El timbrazo del ring electoral todavía vibra. El gobierno socialcomunista, con un presidente adicto al poder y un exvicepresidente bolivariano, ha estado a punto de dejarnos con menos libertades que las de una campesina norcoreana. Sánchez e Iglesias habitan un búnker político a la espera de que la revolución de la libertad termine con esta etapa negra.
Hace falta un poco de perspectiva para prevenir la lipotimia digital. La hipérbole forma parte del valor añadido en la contienda política mediterránea. Los socialistas acosaron en los setenta al presidente Adolfo Suárez, contribuyendo a su dimisión; casi dos décadas después, el felipismo claudicó por un puñado de votos después de que los altavoces mediáticos se conjurasen una y otra vez para magnificar una serie de escándalos de corrupción que el PSOE no alcanzaba a soslayar
La estrategia de propaganda que nos golpea ahora guarda parecido con la de la mitad de los primeros años 2000: si Pedro Sánchez y su ambición han sido capaces de reavivar a ETA, el expresidente José Luis Rodríguez Zapatero llegó a ser su “embajador” en el Parlamento; ZP, o también 'zETAp', “un bobo solemne”, había “traicionado a los muertos”; aquel presidente había facilitado la tramitación de un estatuto autonómico catalán que llevaba el sello de la banda terrorista. La misma que, untada en ácido bórico y con música de la Orquesta Mondragón, habría podido participar o no, al mismo tiempo, en los atentados del 11M.
De Zapatero –“vete con tu abuelo”, le gritaban en las manifestaciones a cuenta del capitán Rodríguez Lozano, fusilado en 1936-, el peor gobernante español desde Fernando VII, hemos pasado a Pedro Sánchez, un “felón” elegido tras ocupar el Congreso, publicar una tesis doctoral pastiche de trabajos propios y ajenos y, en resumen y en términos castizos, pactar con la anti España.
Este enfermo de ambición ha vendido nuestro país a los soberanismos periféricos, a los grandes inversores globalistas y a esa oscura coalición que tiene, en definitiva, un plan para vaciar de contenido el Occidente cristiano y hacer de La Tierra un planeta ideológicamente uniforme. El virus Covid-19 representa el eco vírico de los atentados de principios del milenio que exige una respuesta decidida por parte de la ciudadanía, una rebelión cívica como la de aquellos salvajes años previos a la última gran crisis del capitalismo.

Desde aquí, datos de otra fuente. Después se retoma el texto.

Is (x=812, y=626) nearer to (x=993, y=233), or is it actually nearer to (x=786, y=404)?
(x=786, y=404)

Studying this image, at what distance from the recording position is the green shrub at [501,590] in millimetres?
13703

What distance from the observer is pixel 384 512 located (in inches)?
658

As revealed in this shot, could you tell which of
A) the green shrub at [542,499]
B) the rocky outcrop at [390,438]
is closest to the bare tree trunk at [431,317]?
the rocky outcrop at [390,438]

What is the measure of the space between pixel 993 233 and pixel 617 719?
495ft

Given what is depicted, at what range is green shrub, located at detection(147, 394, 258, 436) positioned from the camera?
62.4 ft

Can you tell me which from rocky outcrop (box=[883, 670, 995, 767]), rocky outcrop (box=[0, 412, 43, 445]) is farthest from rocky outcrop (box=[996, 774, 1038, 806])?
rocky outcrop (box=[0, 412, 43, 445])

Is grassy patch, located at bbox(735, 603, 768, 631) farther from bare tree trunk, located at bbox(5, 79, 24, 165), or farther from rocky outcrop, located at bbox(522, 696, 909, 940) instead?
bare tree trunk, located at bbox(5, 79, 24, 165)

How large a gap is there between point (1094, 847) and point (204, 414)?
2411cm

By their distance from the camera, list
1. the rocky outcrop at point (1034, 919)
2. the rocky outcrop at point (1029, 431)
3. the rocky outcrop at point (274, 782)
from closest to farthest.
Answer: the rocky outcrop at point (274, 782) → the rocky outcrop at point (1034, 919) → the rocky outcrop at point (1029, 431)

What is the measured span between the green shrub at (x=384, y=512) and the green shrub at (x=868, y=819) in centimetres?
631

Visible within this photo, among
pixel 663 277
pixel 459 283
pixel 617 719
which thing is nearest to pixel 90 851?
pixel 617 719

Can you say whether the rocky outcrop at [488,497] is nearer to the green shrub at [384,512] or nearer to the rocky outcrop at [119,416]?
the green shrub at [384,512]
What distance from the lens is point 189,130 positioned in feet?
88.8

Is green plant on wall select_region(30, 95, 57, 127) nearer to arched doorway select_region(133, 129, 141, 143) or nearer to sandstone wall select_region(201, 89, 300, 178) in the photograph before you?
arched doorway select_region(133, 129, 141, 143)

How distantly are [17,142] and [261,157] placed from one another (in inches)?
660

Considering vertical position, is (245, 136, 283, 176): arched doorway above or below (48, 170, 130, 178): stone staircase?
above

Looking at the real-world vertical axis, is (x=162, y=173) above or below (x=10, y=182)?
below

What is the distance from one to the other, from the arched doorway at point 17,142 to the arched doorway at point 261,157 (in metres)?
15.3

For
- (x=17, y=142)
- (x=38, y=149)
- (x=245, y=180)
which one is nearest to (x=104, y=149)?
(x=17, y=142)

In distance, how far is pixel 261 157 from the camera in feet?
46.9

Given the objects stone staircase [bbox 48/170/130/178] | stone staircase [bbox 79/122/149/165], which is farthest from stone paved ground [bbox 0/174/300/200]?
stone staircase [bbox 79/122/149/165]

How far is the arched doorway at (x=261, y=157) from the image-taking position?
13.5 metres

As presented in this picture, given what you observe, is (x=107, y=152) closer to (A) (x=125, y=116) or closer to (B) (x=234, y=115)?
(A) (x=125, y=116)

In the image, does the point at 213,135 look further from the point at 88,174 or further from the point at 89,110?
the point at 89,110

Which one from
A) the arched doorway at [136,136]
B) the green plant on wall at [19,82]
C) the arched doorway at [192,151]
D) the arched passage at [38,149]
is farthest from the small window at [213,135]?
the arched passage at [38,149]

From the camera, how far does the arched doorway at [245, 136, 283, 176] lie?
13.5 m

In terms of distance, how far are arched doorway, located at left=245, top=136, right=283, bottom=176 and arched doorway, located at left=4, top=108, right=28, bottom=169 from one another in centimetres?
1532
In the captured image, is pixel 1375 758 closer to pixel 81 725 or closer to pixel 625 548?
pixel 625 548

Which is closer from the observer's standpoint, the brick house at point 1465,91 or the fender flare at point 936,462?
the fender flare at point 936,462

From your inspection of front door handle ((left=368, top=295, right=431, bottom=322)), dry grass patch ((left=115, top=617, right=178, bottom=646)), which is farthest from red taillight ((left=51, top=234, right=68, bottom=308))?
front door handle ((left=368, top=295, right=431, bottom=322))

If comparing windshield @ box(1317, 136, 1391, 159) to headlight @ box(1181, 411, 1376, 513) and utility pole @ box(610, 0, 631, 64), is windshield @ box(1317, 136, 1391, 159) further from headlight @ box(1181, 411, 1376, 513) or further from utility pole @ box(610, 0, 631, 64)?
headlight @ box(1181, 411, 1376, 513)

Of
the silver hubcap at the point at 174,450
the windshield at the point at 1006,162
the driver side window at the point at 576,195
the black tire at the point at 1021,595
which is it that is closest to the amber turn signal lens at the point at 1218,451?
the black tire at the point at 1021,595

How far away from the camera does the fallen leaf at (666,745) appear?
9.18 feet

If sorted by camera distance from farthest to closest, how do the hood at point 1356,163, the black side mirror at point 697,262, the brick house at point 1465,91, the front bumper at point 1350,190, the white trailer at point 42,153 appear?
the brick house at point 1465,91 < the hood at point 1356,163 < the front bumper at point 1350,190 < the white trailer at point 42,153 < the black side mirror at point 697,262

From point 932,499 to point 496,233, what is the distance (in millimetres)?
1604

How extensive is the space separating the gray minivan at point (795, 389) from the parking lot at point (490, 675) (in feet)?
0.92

Pero bajo la continuidad de esta corteza discursiva hay notables novedades. Si bien el presidente actual se enfrenta a la latente coalición de casi siempre, representa una curiosa excepción al haber ofendido voluntariamente a nuestra clase empresarial. Sin plantear en realidad un desafío a su tasa de beneficio -el Ibex-35, por ejemplo, sigue igual de estancado que en las fechas del abrazo masónico Iglesias-Sánchez, en noviembre de 2019-, el presidente, por convicción, por estrategia electoral o por ambas razones, ha sido formalmente crítico con algunos protocolos hasta ahora institucionalizados.
Su puntual negativa a hacer de incondicional embajador de las grandes marcas en el extranjero lo ha convertido en anti empresarial; sus críticas a determinados oligopolios regados tradicionalmente con dinero público amenazan al transparente libre mercado español; sus impuestos a los beneficios extraordinarios en medio de una epidemia inflacionaria, algo razonable y quizá insuficiente, lo han convertido en el enemigo corporativo número uno, en un mal sueño que debe acabar cuanto antes. Todo empresario politizado debería ser generoso para financiar el ajuste de cuentas mediático que está teniendo lugar estos días.
Esta agotadora confrontación en la que casi todo cabe refleja la pasión electoral española, pero también lo que muchos consideran una debilidad estructural de la élite corporativa: su arraigada costumbre a la socialización de pérdidas y a la privatización de ganancias, una adicción que no puede ser suprimida sin suponer un gran coste económico.
Haber desnudado burdamente el poder que banca, eléctricas o constructoras detentan en un país que abrazó el crecimiento económico alimentándolas de plusvalías está penado con el escarnio político. Sánchez es peligroso porque su obstinación, desde los inicios de su quijotesca trayectoria, ha servido para destapar vergüenzas como esta. Por eso, su victoria no es en absoluto una opción para determinados intereses.
La urgencia por que este presidente se marche para siempre refleja, por supuesto, la antipatía de una importante parte de este país, pero también la necesidad de que ciertos poderes no tan ocultos vuelvan a contar con atribuciones estatales que con la cultura política sembrada por el gobierno de coalición podrían verse seriamente cuestionadas. De las urnas emanan formalmente unos líderes elegidos, pero la legitimidad operativa se decide también en otros foros. Qué interesante resultaría para todo observador y analista que lo que tiene necesariamente que pasar no sucediera finalmente el 23J.